If De Vries reversed out of the run-off area and rejoined – which looked likely at first glance – and Max stayed out, there was every chance of Max being immediately DRS’d by Perez. Who would then have taken pitstop priority? Maybe that would have created some fury from the Verstappen camp, especially as the necessary later stop after Checo would have cost him yet more time.
It seemed better to stay with the ‘box, box, box’ instruction – which came a few corners after De Vries had stopped but before the safety car was called – to buy him a bit of undercut time over Checo and that way to stave him off, at least for the time being.
LAP 10/51
De Vries has ground to a halt. The Dutchman's out!
⚠️ @MercedesAMG SAFETY CAR ⚠️#AzerbaijanGP #F1 pic.twitter.com/CnEOcTtg3m
— Formula 1 (@F1) April 30, 2023
But De Vries, although he still had the engine running, had broken his front left-suspension on the Turn 5 apex barrier. The broken track rod meant he wasn’t going to be rejoining. Once that was realised and the safety car deployed, Verstappen had already made his stop and was up at Turn 2 on his out-lap. Meaning Perez (and Charles Leclerc’s Ferrari) would leapfrog him by taking their stops with the field under the safety car, thus losing 9s less to the pack than Verstappen had just done. It flipped the race in Perez’s favour – but he still had a lot of intense work to do to convert that opportunity into the victory.
“That first stint was the key,” a delighted but drained Perez said after 40 laps of pushing hard enough to keep Verstappen out of his DRS zone. The hard tyres almost everyone switched to at the stops were easily tough enough to go to the end and so Perez and Verstappen were able to go hard at it in a straight duel.
Perez, in a flat-out attack style of race, was able to be quick enough to keep Verstappen more than 1s behind him, sometimes only just, until he eventually broke Verstappen’s challenge.
But the concentration that took – with the walls looming waiting to snag you – can’t be imagined. With about 12 laps to go, Perez almost lost the race as he smacked the Turn 15 wall with his right-front.
The only barrier to Perez's victory was… a barrier 😵#AzerbaijanGP #F1 pic.twitter.com/NYRH9LOALV
— Formula 1 (@F1) April 30, 2023
“It was a hard hit. I was watching the tyre very carefully to see if I’d damaged it.” Not only had he gotten away with it, but he found it actually improved the car! Perhaps it altered the camber in a favourable way. “It somehow gave me a bit of front end,” he said. With that wake-up call and set-up tweak and Verstappen by now 3s behind, Perez had the race won and left Azerbaijan just six points down to Verstappen at the head of the championship.

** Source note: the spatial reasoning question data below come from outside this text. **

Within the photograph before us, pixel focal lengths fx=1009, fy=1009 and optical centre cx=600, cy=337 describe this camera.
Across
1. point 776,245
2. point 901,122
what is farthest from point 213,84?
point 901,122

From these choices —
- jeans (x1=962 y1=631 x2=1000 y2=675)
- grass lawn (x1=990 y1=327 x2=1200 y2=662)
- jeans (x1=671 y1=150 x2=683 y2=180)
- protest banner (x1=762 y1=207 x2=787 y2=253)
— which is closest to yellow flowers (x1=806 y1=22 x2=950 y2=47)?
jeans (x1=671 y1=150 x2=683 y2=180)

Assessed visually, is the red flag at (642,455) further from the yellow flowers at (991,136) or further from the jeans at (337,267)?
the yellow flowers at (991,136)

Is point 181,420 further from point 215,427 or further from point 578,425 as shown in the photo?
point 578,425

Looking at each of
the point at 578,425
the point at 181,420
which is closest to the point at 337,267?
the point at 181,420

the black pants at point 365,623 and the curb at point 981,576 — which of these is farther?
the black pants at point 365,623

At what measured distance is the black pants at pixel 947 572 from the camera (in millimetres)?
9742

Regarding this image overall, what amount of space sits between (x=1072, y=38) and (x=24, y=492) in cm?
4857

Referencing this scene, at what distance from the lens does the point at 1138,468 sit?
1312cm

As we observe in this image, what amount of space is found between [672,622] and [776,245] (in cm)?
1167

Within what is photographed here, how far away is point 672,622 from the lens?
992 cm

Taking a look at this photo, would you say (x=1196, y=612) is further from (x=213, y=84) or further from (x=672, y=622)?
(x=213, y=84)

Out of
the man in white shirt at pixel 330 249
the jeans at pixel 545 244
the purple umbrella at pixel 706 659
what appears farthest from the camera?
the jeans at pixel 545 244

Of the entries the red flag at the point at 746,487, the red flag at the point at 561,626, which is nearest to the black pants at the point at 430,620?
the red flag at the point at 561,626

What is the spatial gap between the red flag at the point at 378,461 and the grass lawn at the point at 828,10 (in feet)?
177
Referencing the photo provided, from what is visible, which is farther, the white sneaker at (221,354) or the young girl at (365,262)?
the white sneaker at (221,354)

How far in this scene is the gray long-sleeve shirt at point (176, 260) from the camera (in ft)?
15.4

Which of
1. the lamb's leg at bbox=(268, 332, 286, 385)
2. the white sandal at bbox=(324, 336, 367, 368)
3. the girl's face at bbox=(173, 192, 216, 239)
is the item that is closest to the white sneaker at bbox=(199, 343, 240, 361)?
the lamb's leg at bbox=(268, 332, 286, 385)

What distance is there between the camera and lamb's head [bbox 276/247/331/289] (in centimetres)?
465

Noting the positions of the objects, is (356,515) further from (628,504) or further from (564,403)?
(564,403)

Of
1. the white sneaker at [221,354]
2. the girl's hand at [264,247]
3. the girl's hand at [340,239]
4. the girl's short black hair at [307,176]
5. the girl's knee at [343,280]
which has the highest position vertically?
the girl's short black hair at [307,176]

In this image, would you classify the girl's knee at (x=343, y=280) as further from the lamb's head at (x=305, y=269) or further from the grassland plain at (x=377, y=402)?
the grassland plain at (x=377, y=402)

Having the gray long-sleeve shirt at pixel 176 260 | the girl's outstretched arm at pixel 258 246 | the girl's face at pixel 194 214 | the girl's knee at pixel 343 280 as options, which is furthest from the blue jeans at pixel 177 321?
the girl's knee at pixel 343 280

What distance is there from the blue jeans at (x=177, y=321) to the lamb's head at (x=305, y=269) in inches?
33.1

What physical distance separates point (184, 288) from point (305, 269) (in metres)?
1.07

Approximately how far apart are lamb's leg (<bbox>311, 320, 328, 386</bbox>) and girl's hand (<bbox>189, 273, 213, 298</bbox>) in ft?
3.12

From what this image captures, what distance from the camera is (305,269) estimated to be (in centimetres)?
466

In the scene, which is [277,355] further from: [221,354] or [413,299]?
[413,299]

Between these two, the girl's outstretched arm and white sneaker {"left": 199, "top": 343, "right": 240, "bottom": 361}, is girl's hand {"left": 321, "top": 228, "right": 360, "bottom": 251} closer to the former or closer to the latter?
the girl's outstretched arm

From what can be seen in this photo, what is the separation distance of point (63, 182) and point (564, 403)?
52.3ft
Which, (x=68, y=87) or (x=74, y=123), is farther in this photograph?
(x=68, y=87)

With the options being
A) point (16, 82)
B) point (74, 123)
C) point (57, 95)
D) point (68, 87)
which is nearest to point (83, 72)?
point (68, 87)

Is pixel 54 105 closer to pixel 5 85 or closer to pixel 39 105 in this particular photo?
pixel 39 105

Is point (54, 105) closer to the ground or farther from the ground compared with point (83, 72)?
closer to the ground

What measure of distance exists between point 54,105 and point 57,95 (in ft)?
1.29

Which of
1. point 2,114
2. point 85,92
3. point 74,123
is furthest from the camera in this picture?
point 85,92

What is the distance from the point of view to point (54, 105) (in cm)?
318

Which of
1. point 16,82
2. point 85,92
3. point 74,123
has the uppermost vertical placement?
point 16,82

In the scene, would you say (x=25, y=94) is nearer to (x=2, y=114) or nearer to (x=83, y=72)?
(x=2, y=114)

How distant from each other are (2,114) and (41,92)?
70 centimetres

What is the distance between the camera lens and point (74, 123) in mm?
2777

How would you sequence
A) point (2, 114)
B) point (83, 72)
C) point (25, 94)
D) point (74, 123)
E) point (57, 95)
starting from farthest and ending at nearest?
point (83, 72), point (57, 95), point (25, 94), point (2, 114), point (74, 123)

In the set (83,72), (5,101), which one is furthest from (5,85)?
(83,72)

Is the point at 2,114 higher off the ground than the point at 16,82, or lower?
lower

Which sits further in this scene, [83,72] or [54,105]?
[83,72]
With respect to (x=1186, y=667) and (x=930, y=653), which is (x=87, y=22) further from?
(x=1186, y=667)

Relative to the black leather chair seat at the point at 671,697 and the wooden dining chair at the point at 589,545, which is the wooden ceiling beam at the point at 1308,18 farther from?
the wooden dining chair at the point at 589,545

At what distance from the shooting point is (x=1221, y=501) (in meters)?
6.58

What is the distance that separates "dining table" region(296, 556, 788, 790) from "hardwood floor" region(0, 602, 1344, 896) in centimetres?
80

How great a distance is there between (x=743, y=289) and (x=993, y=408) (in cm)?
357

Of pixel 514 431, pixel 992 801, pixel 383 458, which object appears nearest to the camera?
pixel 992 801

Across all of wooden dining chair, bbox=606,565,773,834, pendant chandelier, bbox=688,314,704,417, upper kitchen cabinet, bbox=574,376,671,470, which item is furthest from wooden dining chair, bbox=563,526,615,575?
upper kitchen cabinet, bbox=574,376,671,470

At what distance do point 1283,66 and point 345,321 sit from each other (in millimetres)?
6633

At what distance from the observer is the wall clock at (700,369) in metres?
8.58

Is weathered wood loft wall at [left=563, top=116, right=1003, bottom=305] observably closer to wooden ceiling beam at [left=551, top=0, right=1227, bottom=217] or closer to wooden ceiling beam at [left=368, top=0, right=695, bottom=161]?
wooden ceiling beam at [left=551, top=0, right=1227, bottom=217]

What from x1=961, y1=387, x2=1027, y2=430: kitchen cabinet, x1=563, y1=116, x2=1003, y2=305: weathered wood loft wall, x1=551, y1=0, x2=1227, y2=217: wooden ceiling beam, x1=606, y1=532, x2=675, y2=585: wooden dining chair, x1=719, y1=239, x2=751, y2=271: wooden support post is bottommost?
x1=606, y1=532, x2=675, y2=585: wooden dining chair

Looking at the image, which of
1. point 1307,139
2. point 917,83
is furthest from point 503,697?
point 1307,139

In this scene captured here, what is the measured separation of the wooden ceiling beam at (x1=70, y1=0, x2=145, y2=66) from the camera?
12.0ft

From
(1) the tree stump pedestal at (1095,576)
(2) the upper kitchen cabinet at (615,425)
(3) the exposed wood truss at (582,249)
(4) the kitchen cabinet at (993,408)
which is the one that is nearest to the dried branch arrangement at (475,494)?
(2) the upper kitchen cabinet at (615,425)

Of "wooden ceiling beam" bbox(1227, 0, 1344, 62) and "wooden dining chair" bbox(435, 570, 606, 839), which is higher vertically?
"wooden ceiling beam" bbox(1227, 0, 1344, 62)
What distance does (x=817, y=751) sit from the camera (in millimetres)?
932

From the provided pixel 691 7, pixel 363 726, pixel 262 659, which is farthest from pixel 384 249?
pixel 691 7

But what was going on in that first stint? How was Perez in place to be thinking of DRS-ing past Verstappen for the lead just before De Vries neutralised the race?
1) Perez is super-quick around Baku. He set the second-fastest qualifying time here in a Force India back in 2016, faster than the Red Bulls, Ferraris etc (but took a five-place gearbox penalty).
This time he outpaced Verstappen in Saturday’s Sprint qualifying and proceeded to win that 17-lapper. In Friday’s qualifying for the Grand Prix proper, he was only 0.1s adrift. So his intrinsic speed around here was comparable, easily close enough to make a race of it, once they’d both got past the pole-setting Ferrari of Leclerc within four laps.
2) “I was able to use the DRS to make Max push his tyres.” The DRS is worth around 0.3s of lap time, so Perez was effectively able to surrender 0.3s of cornering time on the delicate medium tyre almost everyone started on, but still be big in Verstappen’s mirrors at the end of the DRS zones.
The medium-compound rears were prone to overheat and grain and taking it easier by 0.3s through the corners, knowing your DRS could claw that back, was very valuable.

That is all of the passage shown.